- **Records shown**
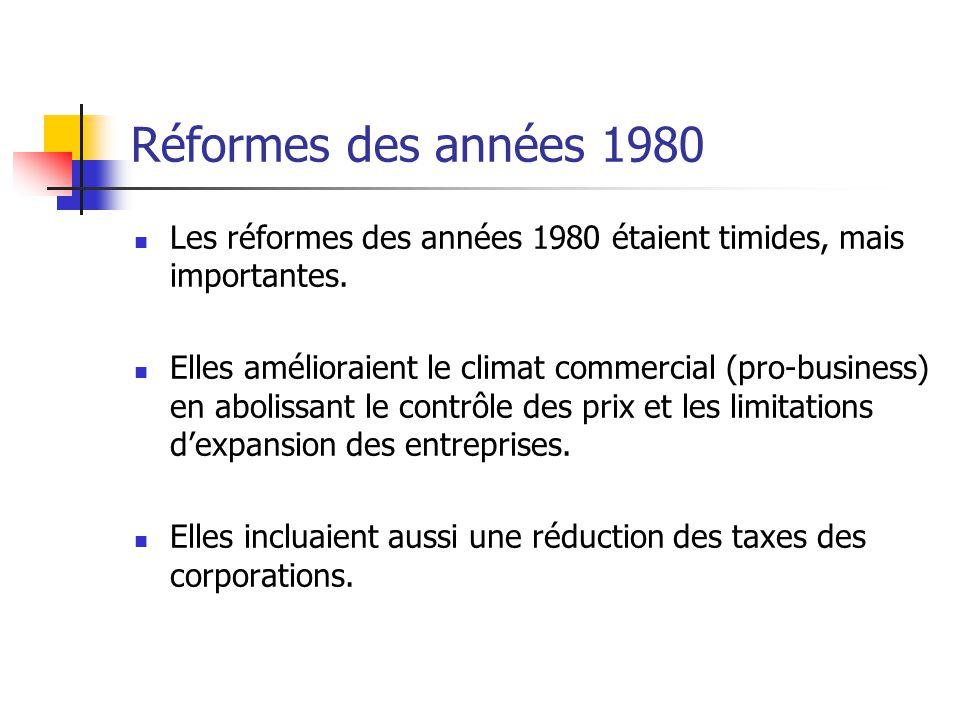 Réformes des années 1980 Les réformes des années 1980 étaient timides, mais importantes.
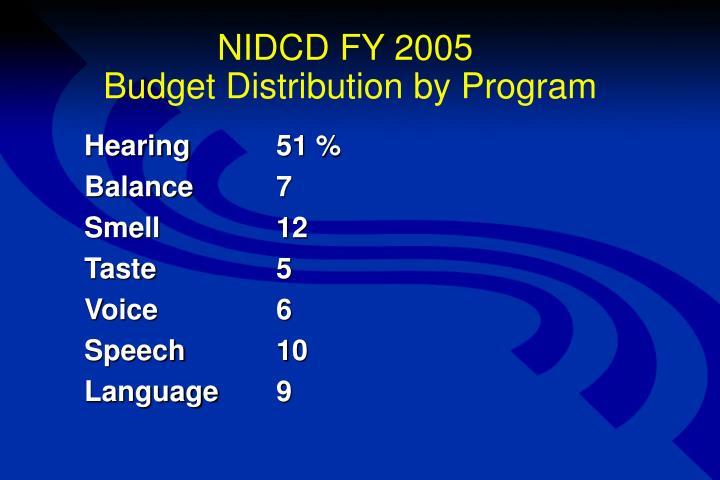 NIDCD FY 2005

==

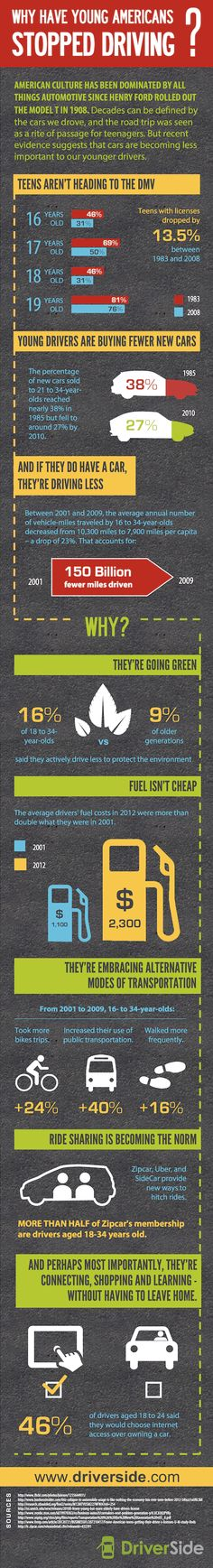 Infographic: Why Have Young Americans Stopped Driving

==

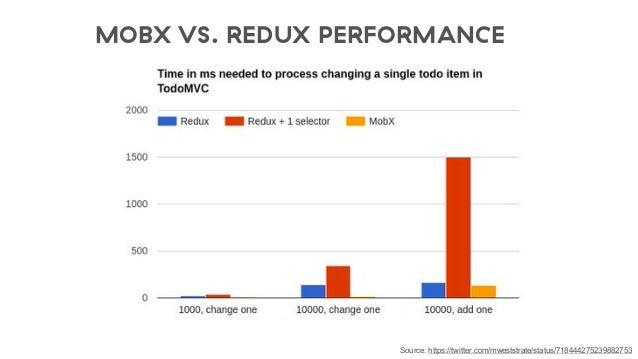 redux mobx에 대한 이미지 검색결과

- **Directions**
From the records above, give again only the part that opens with the line containing "Réformes des années 1980 Les" and closes with the line containing "NIDCD FY 2005". Keep both ends but drop the pictures.

- **Answer section**
 Réformes des années 1980 Les réformes des années 1980 étaient timides, mais importantes.
 NIDCD FY 2005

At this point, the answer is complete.